Limit theory plays a very important role, with many important applications in probability theory. In the past 30 years there were many important works for set-valued and fuzzy set-valued random variables such as strong laws of large numbers (see, e.g., Artstein and Vitale (1975), Klement el. (1986)), central limit theorems (see, e.g., Gine, Hahn and Zinn (1983); Proske and Puri (2001)) and convergence theorems of martingales (see, e.g., Hiai and Umegaki (1977); Hess (1991); Papageorgiou (1995); Li and Ogura (1998, 1999, 2001)), with many practical applications such as in media, imaging, and data processing. We have felt for a few years that these materials with our understanding and some research could usefully be collected together and organized into a coherent body to serve the needs of both readers who are working on the theory of set-valued and fuzzy set-valued random variables, and who are working in the different application areas.
The aim of this book is to present a unified theory of limit theorems for set-valued random variables and fuzzy set-valued random variables, as well as providing the way in which the theory is used in practical problems.
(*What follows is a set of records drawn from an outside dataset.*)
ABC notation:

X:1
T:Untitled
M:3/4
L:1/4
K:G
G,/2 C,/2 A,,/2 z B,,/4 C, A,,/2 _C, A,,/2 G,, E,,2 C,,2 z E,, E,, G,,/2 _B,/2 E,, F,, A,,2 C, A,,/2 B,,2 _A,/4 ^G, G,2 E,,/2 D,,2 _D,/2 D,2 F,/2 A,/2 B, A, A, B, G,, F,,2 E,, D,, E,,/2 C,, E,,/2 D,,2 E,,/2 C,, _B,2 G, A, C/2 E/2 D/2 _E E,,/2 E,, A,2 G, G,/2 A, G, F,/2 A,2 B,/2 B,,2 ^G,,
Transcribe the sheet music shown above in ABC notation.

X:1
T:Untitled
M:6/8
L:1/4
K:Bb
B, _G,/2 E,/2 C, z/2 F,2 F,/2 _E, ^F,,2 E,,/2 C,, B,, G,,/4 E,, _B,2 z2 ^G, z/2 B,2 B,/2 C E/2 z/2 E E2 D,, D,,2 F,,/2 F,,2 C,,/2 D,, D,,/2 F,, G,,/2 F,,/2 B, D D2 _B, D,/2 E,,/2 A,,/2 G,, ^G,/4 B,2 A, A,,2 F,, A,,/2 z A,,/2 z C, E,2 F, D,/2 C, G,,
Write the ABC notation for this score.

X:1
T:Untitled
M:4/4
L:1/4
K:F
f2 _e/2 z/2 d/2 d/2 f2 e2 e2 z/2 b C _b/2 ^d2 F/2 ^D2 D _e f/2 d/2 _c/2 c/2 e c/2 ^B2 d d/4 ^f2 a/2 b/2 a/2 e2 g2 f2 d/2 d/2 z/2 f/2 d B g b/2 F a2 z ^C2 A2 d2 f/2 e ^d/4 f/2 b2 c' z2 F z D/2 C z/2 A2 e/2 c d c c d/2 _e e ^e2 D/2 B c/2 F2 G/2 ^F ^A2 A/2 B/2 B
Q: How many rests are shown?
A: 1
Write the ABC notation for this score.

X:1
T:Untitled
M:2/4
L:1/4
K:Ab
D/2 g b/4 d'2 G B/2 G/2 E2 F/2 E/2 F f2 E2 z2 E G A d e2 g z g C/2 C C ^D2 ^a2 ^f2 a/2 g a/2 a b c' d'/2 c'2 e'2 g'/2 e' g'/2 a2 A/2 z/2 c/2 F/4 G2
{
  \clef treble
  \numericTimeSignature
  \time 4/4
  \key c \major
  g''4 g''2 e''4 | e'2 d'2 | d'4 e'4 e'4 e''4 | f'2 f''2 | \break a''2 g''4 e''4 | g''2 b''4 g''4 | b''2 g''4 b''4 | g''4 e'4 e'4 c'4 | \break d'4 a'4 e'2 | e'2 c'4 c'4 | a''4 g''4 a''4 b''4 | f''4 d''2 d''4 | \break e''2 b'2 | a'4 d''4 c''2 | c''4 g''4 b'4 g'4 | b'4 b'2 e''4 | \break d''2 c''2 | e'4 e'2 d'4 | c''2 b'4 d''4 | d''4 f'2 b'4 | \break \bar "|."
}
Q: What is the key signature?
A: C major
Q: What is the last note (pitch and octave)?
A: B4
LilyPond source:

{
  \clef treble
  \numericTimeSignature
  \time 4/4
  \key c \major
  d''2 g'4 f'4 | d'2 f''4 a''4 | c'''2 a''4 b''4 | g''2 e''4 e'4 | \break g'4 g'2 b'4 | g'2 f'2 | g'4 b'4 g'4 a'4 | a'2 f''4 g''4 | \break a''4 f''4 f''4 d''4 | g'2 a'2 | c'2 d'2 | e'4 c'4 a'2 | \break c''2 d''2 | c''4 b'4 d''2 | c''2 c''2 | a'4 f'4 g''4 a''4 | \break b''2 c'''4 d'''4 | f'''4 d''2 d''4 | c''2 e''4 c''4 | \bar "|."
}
We divide this book into two parts. Part I (Chapters 1-7) is for limit theory and Part II (Chapters 8-10) is for the applications.
The book begins with the introduction of the basic tools and well known results about hyperspaces and set-valued random variables. We briefly introduce the basic properties of Hausdorff metric and show the embedding theorem. We then give some notions of convergences, especially Hausdorff convergence and Kuratowski-Mosco convergence, in hyperspaces. We also give the definition of set-valued random variables and discuss its equivalence to some other definitions as well as their properties. The notion of selection which is indispensable in the following Chapters is also introduced in this Chapter 1.
In Chapter 2 we firstly introduce the Aumann integral and discuss its properties, and then we give the concept of conditional expectation provided by Hiai and Umegaki in 1977. We prove the generalized Futou's lemma and Lebesgue's dominated convergence theorem for sequences of set-valued random variables. Finally, we give some results on set-valued measures.
Chapter 3 is for the strong law of large numbers. Firstly, we discuss it for compact convex set-valued random variables in the Hausdorff metric and then obtain the results for closed valued ones in the KuratowskiMosco sense. We then give the central limit theorem for set-valued random variables in the Hausdorff metric.